The US has imposed an effective oil blockade on the country since Washington attacked Venezuela on January 3. Energy shortages caused by fuel shortages are causing rolling blackouts across the country as Cuba rations usage in the country.
A Brewing humanitarian crisis
The Financial Times reports Cuba has just 15–20 days of oil left. Many experts point out that without fuel, even basic economic activities, such as agriculture and medical services, are threatened.
“The Cuban regime continues to spread its communist ideas, policies, and practices around the Western Hemisphere, threatening the foreign policy of the United States,” said Trump in a long statement posted to the White House website on Thursday.
Financial Times reports Cuba has just 15–20 days of oil left, after US pressure helped halt Venezuelan shipments and Mexico’s Pemex suspended a delivery. The shortage has already fueled near-daily blackouts and fuel rationing.
Cuba immediately called the US measure against its oil supply a “brutal act of aggression.”
“Now they are proposing to impose a total blockade on fuel supplies to our country,” wrote Cuban Foreign Minister Bruno Rodríguez in statements on social media.
The long and at times rambling statement from the White House does not make clear what punitive tariffs would be, or who they would apply to. But the statement does target Russia and China specifically, as well as “Hamas and Hezbollah,” who Trump claims are working within the country.
Mexico backs down under US threats
In recent years, Venezuela had become the principal supplier of Cuban oil needs. That situation began to change in recent months as the US began to seize tankers carrying Venezuelan crude.
Those shipments have now stopped completely, as the US enforces what is effectively a naval blockade on Venezuela. That pressure seems to have extended to Mexico as well in recent weeks.
Former Mexican President Andrés Manuel López Obrador (AMLO) began humanitarian shipments of oil to Cuba in 2023, as part of humanitarian efforts to support the Cuban citizenry.
Last year, current President Claudia Sheinbaum ramped up those shipments, which were organized through Mexican state-owned oil company PEMEX.
Those shipments were immediately discontinued after the US attacks on Caracas on January 3.
Although in public comments, Sheinbaum has promised to organize “humanitarian” oil shipments to Cuba through other channels, the Mexican government has taken no concrete actions towards that end.
The White House statement, at least in part, seems intended to keep it that way.
Rubio has long wanted to target Cuba
US Secretary of State has long been clear about his intentions to topple Cuba’s communist government.
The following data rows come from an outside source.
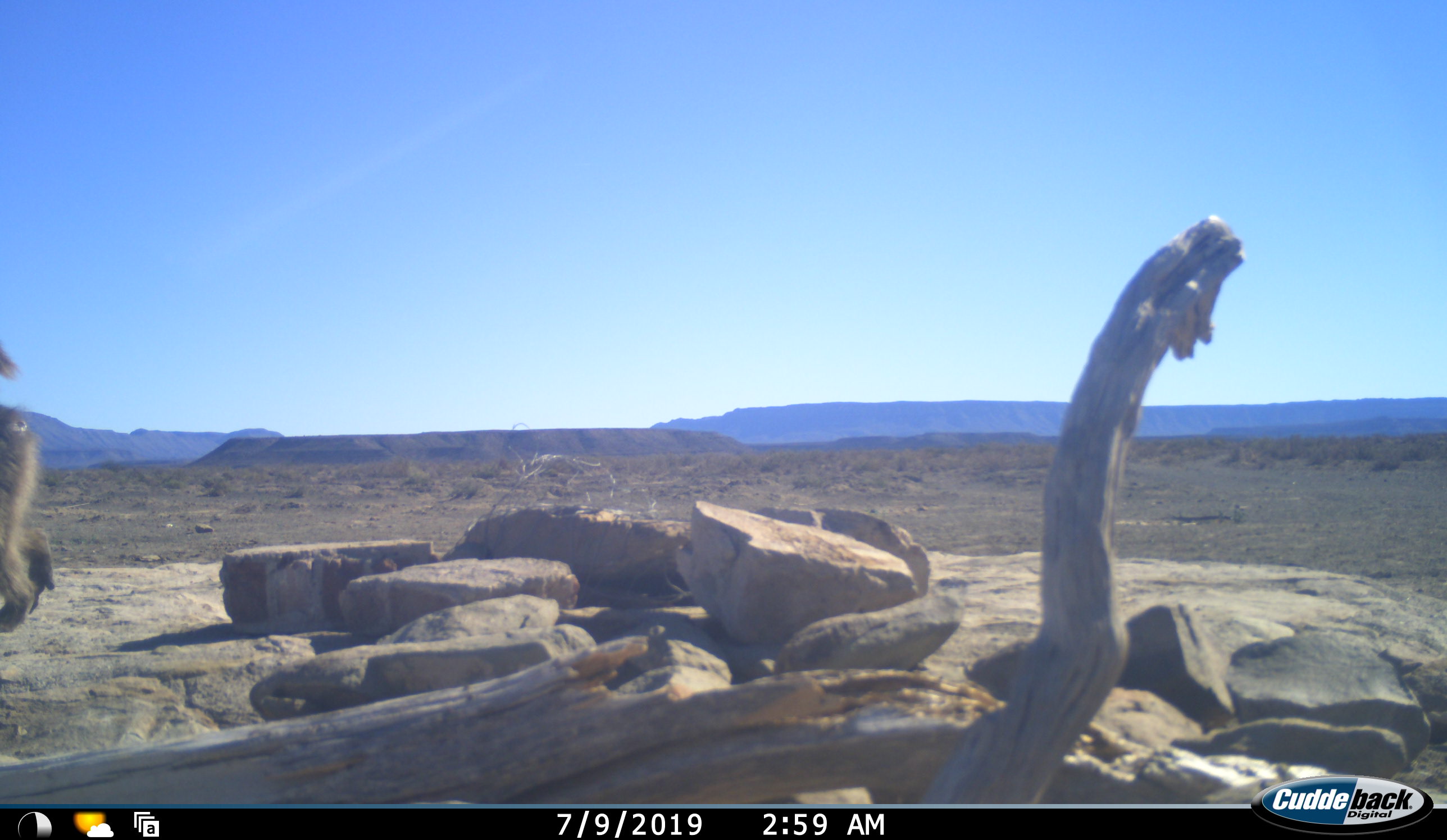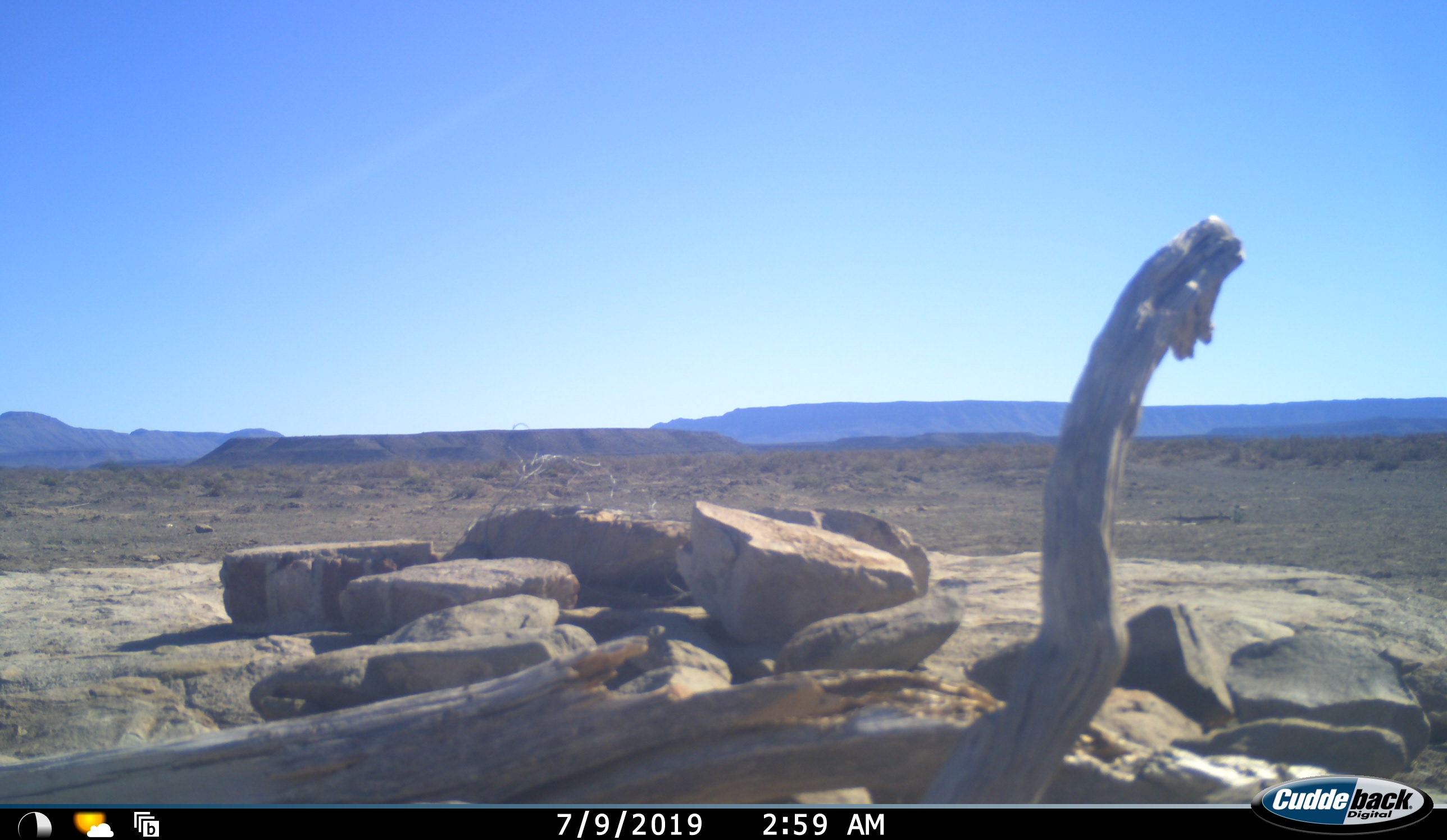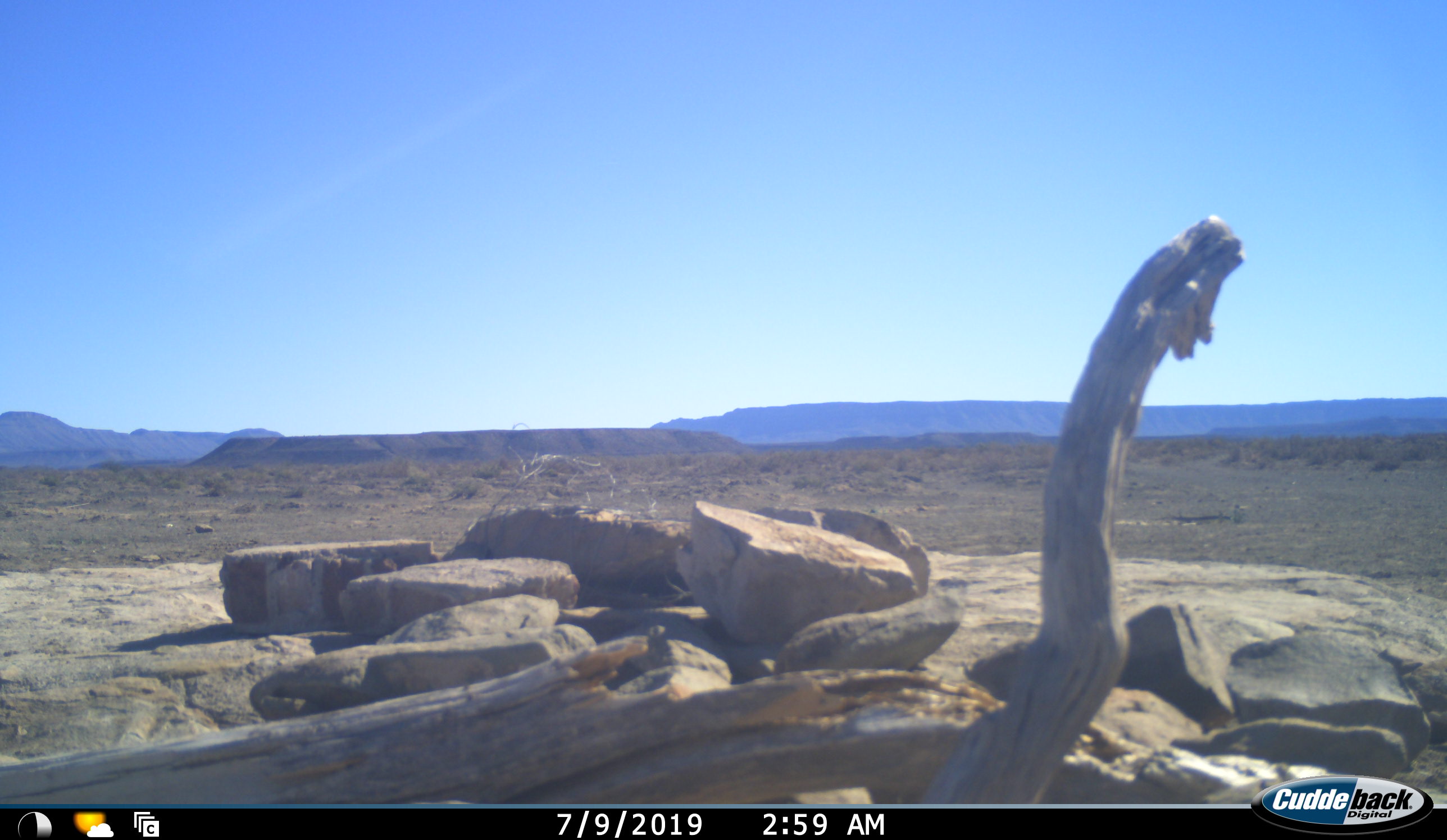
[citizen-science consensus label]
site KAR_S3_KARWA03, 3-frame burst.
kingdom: Animalia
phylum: Chordata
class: Mammalia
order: Primates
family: Cercopithecidae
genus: Papio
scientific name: Papio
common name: baboon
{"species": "baboon (Papio)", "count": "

In the days immediately following US attacks on Caracas, Rubio spoke publicly about the possibility of regime change in Cuba.
Analysts from across the political spectrum speculated at the time that US actions in Venezuela would serve as a stepping stone to aggressive US designs in Cuba.
China, however, seems so far undeterred by US threats. The country delivered food, energy equipment, and fuel to the country on January 21, and signed a bilateral deal to continue providing up to $80 million of humanitarian aid to the Caribbean nation, whose economy is reeling from US actions.
But it’s doubtful the US would go so far as to start a trade war with China. Despite constant public threats, the administration has publicly backed down from that prospect multiple times in the last year.
Any other predictions, however, are clearly off the table. ‘Rules’ regarding US actions in Latin America have shown themselves for exactly what they always were: empty rhetoric.